Danny O'Connor learned this firsthand. He was not promoted because his department decided, in the name of affirmative action, to arbitrarily place a black candidate into every third spot on the list. Seven of the original 75 top candidates were black, but 26 blacks were promoted, at least 19 of whom had a lower ranking than O'Connor.
And as for Randy Perch, the U.S. Department of Transportation very vigilantly enforces a law that requires a certain portion of federal contracting dollars be "set aside" (the government's language) for minority- and women-owned firms. So the job for which Perch submitted the low bid went to a firm that submitted a higher bid but was owned by a member of a government-prefered group.5
But perhaps the most outrageous example of preferential treatment based solely on race is the case of Sharon Taxman, formerly a typing teacher at Piscataway High School in New Jersey. Facing a decline in enrollment in "business education" classes, the school board decided to lay off one teacher. It came down to two teachers, Taxman and Debra Williams, both of whom had been hired at the same time and whose performance records were similar. Taxman was laid off.

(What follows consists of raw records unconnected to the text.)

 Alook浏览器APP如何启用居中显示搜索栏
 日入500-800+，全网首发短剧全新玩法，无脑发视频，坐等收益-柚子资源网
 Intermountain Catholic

Why her and not Williams? Bad luck? Perhaps, if you can ascribe the result of a specific policy to chance: Taxman is white and Williams is black, and the school board figured that, in the interest of affirmative action, it would be more socially responsible to retain the black teacher and let go of the white.
This decision captures the essence of what affirmative action is all about. In dismissing an employee solely on the basis of race, the board followed, to the letter, the contemporary denial of individual rights and equality in favor of the idea of group rights. Goodbye, color-blindedness.

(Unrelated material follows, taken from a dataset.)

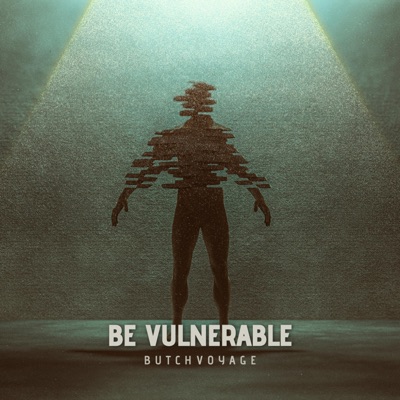 Be Vulnerable - Single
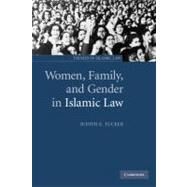 Women, Family, and Gender in Islamic Law by Judith E. Tucker, 9780521537476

But perhaps that is too hasty. To be sure, the status of colorblindedness in the contemporary justice system is degraded indeed, but recent court decisions, some of them centering on the very cases described in this paper, show rays of hope. Also, more and more people are beginning to understand how patenly unfair quotas and prefences are to individuals and how harmful they are to the rule of law.
This is in no small part due to the prevalence of cases just like those outlined above, and to the increasing public scrutiny such cases are getting. We should hope that they continue to be exposed, lest our nation never return to the one understanding of rights that not only promises but also can actually deliver, liberty and justice for all.
And there is reason to think that we will. It has been said that Americans have "a passion for fairness," and that precisely this passion made the victories of the Civil Rights Movement possible. This is certainly true. But now that passion is being twisted and abused. The government treats its citizens unequally, and in the name of fairness, no less. It should not be able to do this. The fact that it does shows that it no longer respects its own first principles and founding premises.
And if governement does not, there is nothing to stop it from treating people in any respect it wishes, and a people so treated, or even in principle subject to such treatment, are not free.
The fate of free government depends on Americans' "passion for fairness" reasserting itself in the name of equality properly understood, which means bringing about an end to quotas and preferences and all the related double-talk.
1 From Illiberal Education, by Dinesh D'Souza, pp. 24-5.
2 See "Still Choosing by Color' by Michael Lynch, Claremont Institute GSC Briefing #1996-52, pp. 13-14.
3 From Ending Affirmative Action, by Terry Eastland, pp. 3-4.
4 Ibid., p. 4-5; also, Washington Times, February 27, 1995, p. 1.